→ **Exercise**: Could you retype all of the records exactly, leaving out every picture?

··· Material for this task

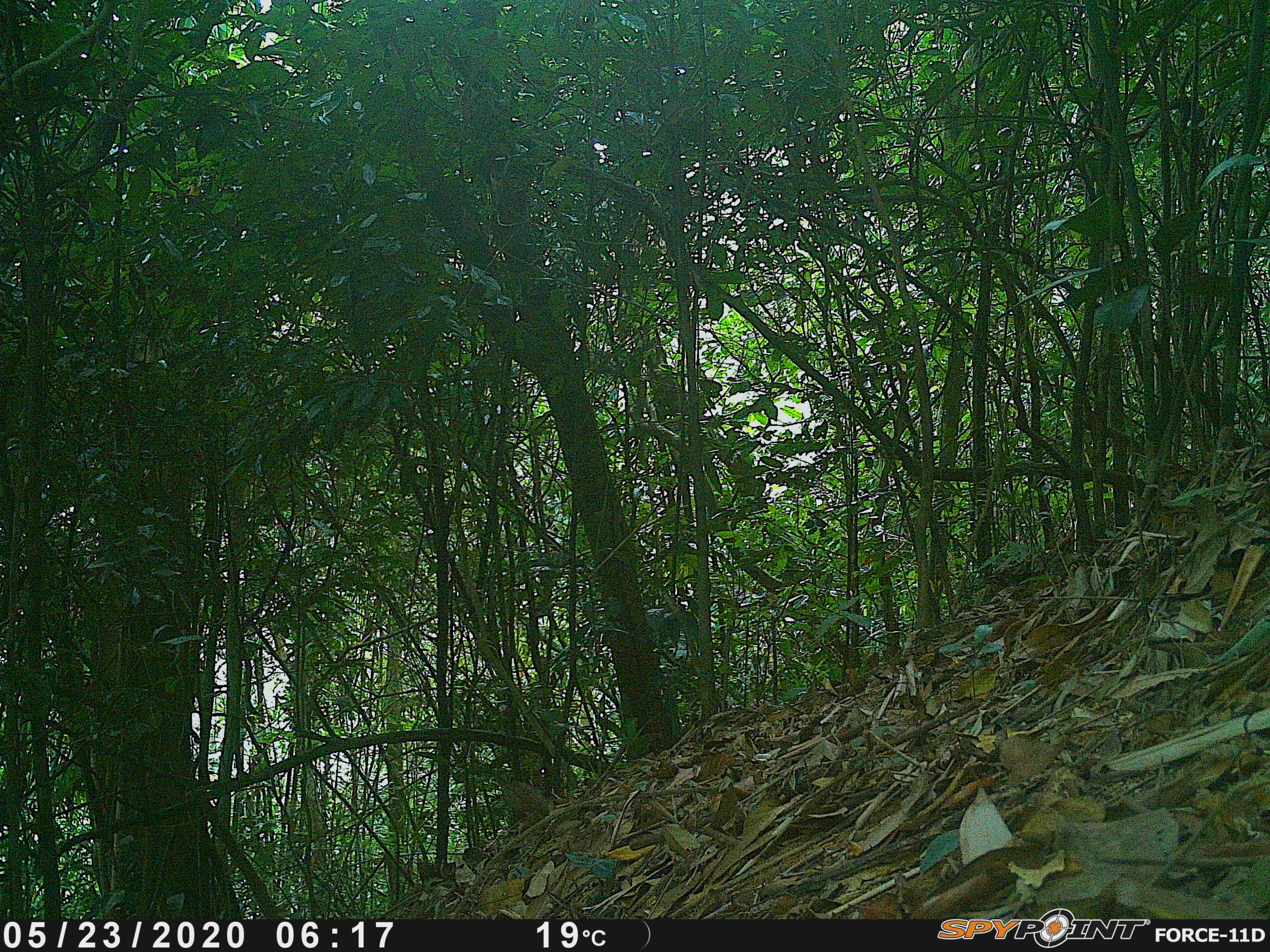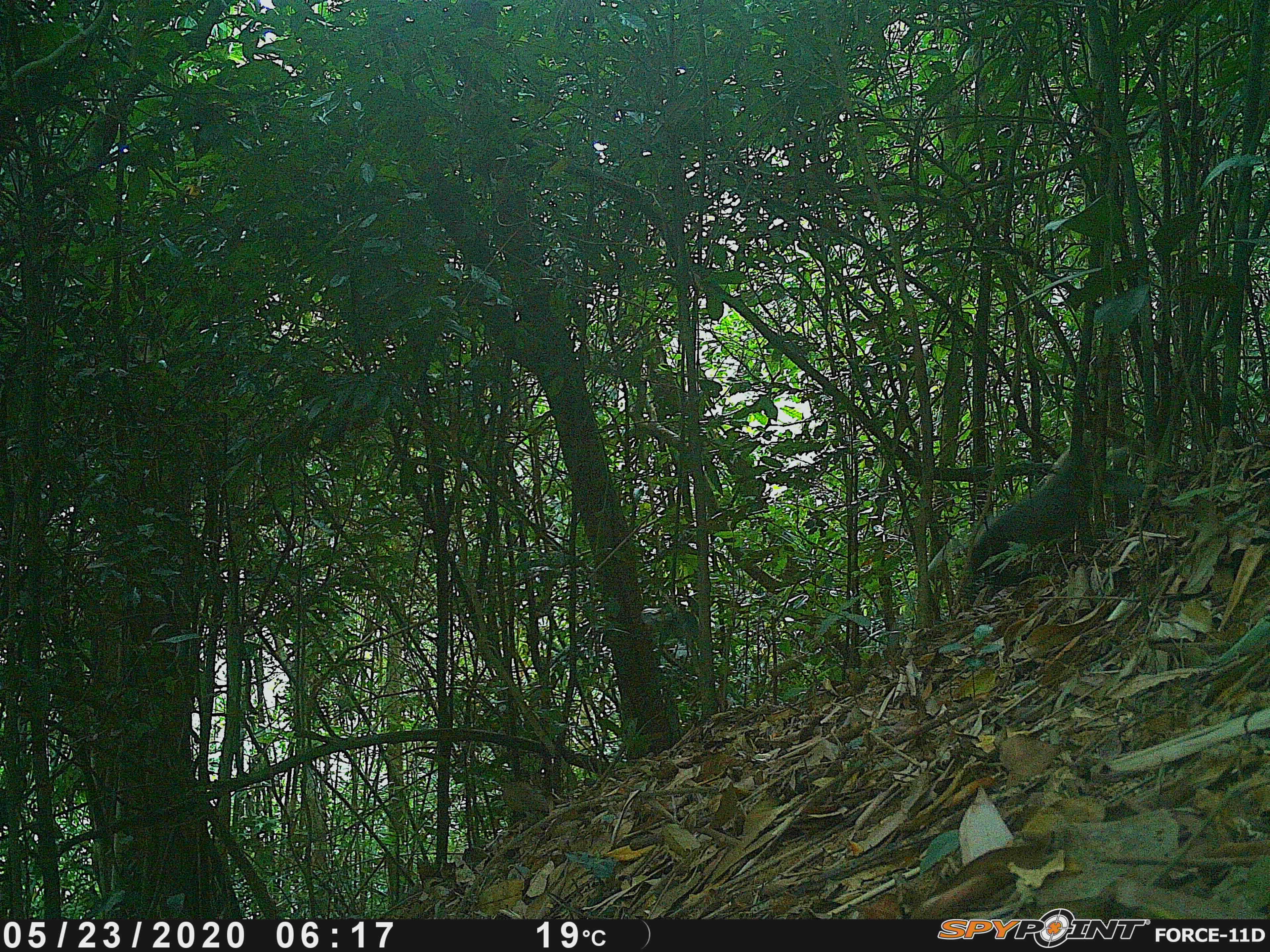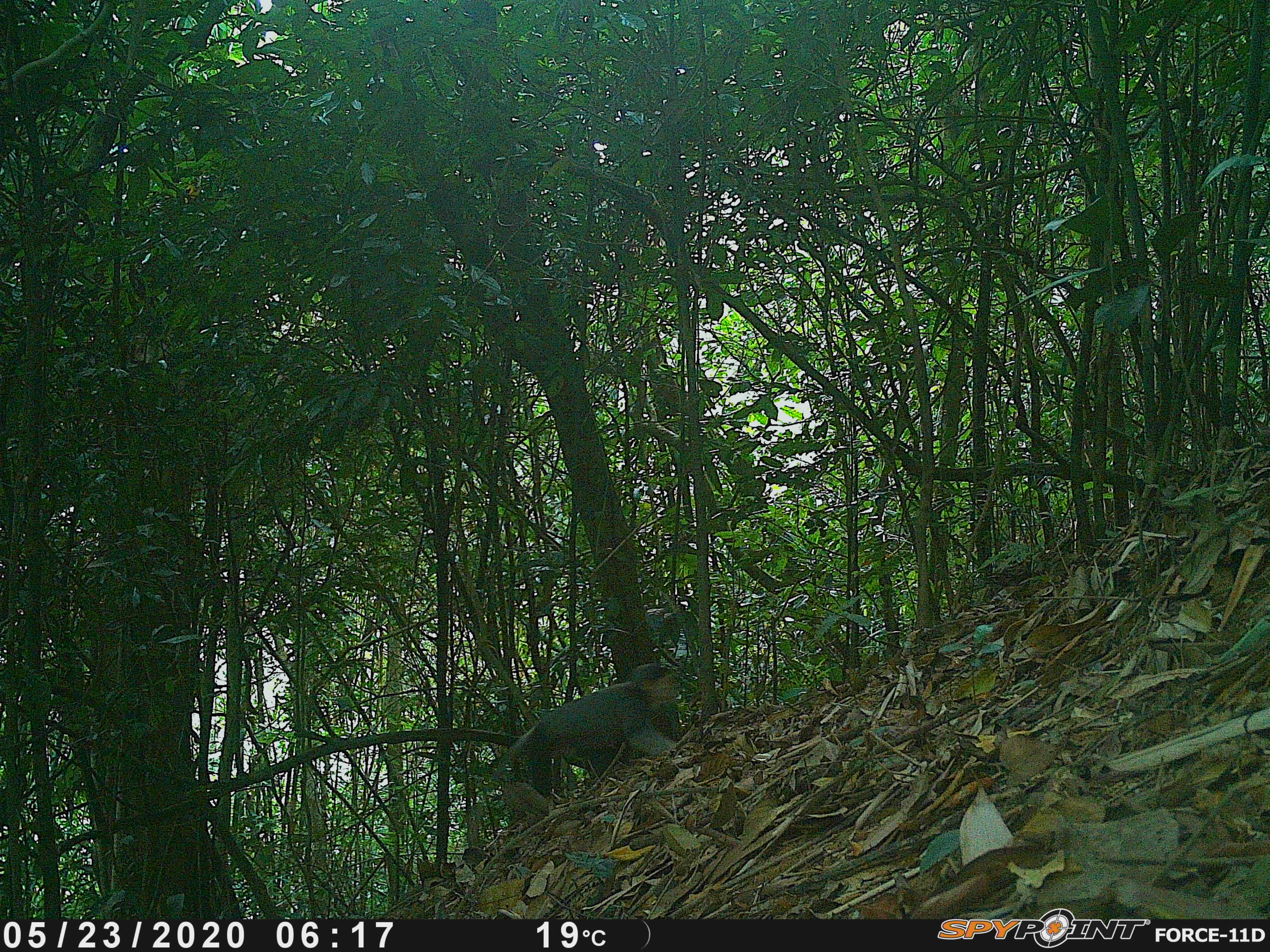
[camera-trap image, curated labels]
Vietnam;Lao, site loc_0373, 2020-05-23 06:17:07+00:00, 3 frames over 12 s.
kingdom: Animalia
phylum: Chordata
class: Mammalia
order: Primates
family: Cercopithecidae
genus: Pygathrix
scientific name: Pygathrix nemaeus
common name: red-shanked douc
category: red shanked douc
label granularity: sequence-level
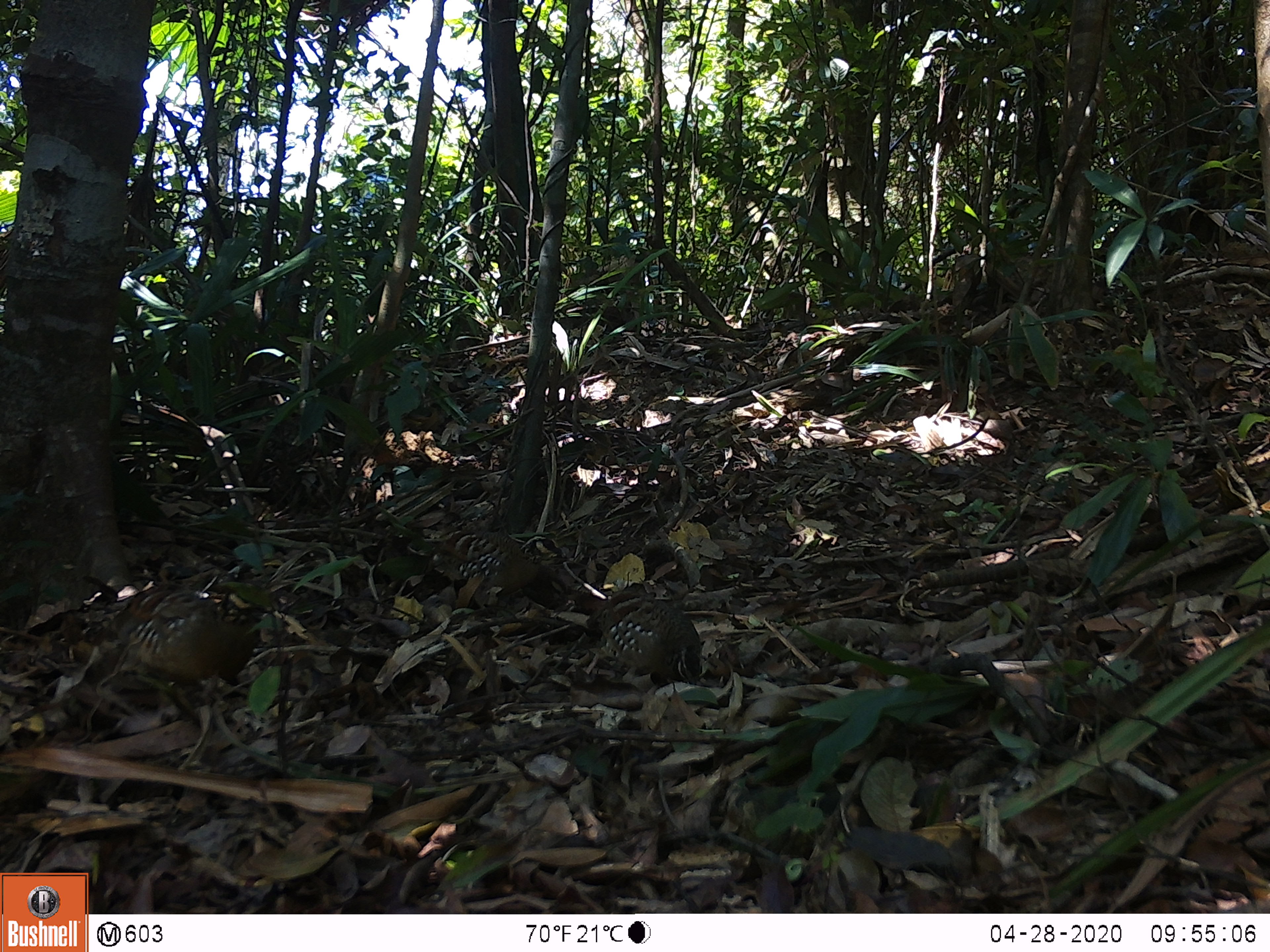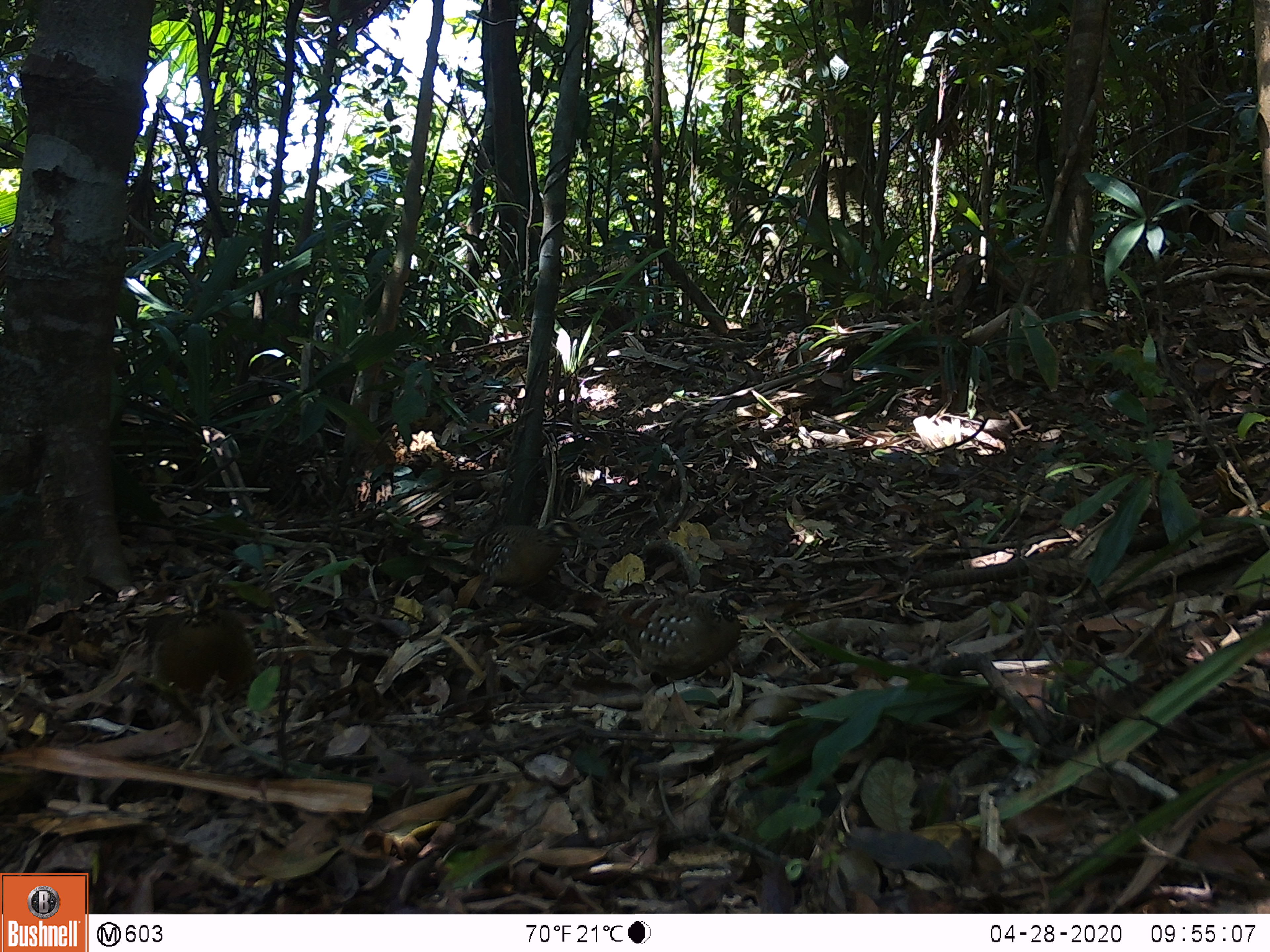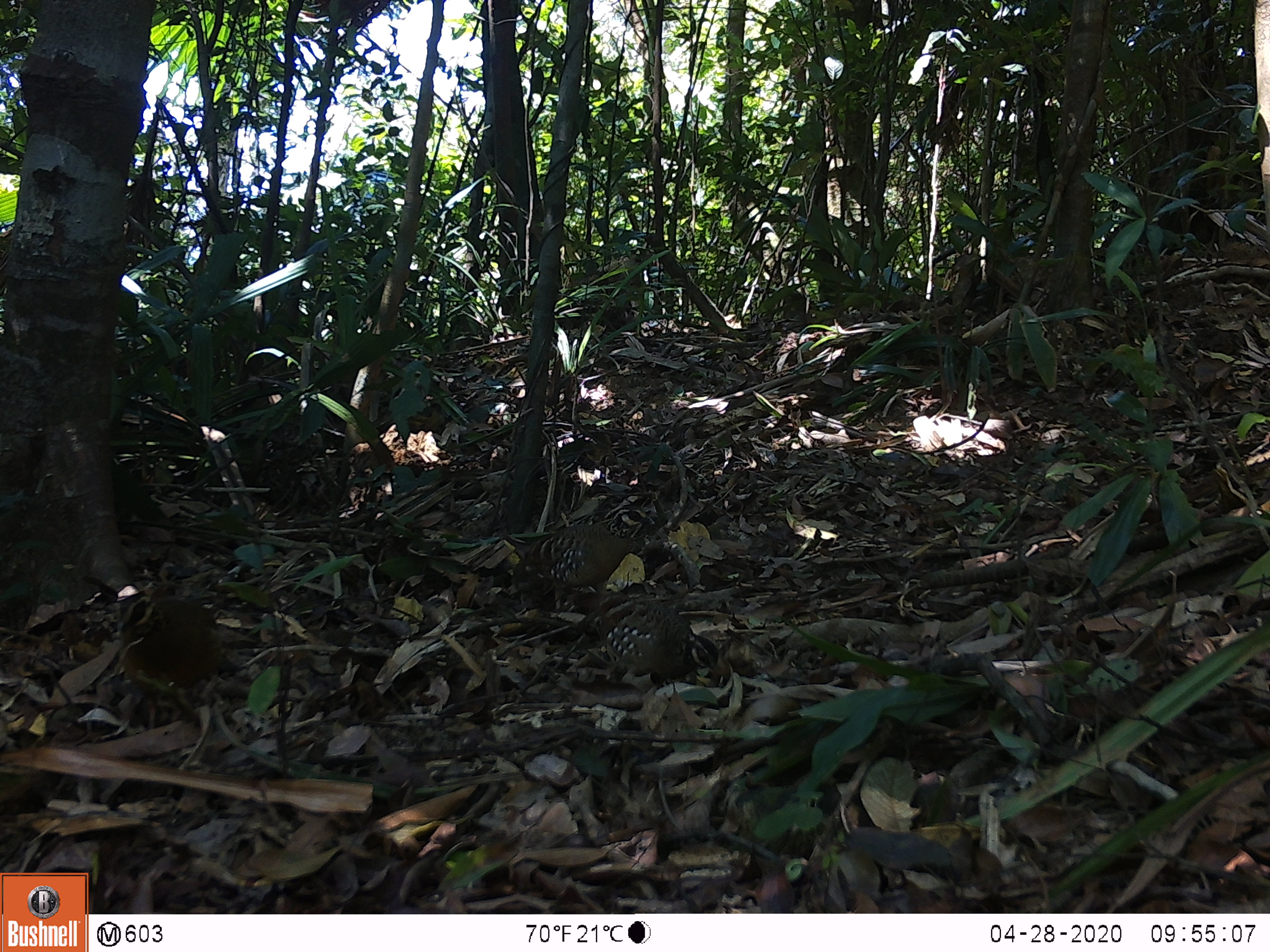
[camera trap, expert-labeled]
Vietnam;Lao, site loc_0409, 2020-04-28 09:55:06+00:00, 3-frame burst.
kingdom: Animalia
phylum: Chordata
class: Aves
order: Galliformes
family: Phasianidae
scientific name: Phasianidae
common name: partridge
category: unidentified partridge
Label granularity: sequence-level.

······

→ **Solution**:
[camera-trap image, curated labels]
Vietnam;Lao, site loc_0373, 2020-05-23 06:17:07+00:00, 3 frames over 12 s.
kingdom: Animalia
phylum: Chordata
class: Mammalia
order: Primates
family: Cercopithecidae
genus: Pygathrix
scientific name: Pygathrix nemaeus
common name: red-shanked douc
category: red shanked douc
label granularity: sequence-level
[camera trap, expert-labeled]
Vietnam;Lao, site loc_0409, 2020-04-28 09:55:06+00:00, 3-frame burst.
kingdom: Animalia
phylum: Chordata
class: Aves
order: Galliformes
family: Phasianidae
scientific name: Phasianidae
common name: partridge
category: unidentified partridge
Label granularity: sequence-level.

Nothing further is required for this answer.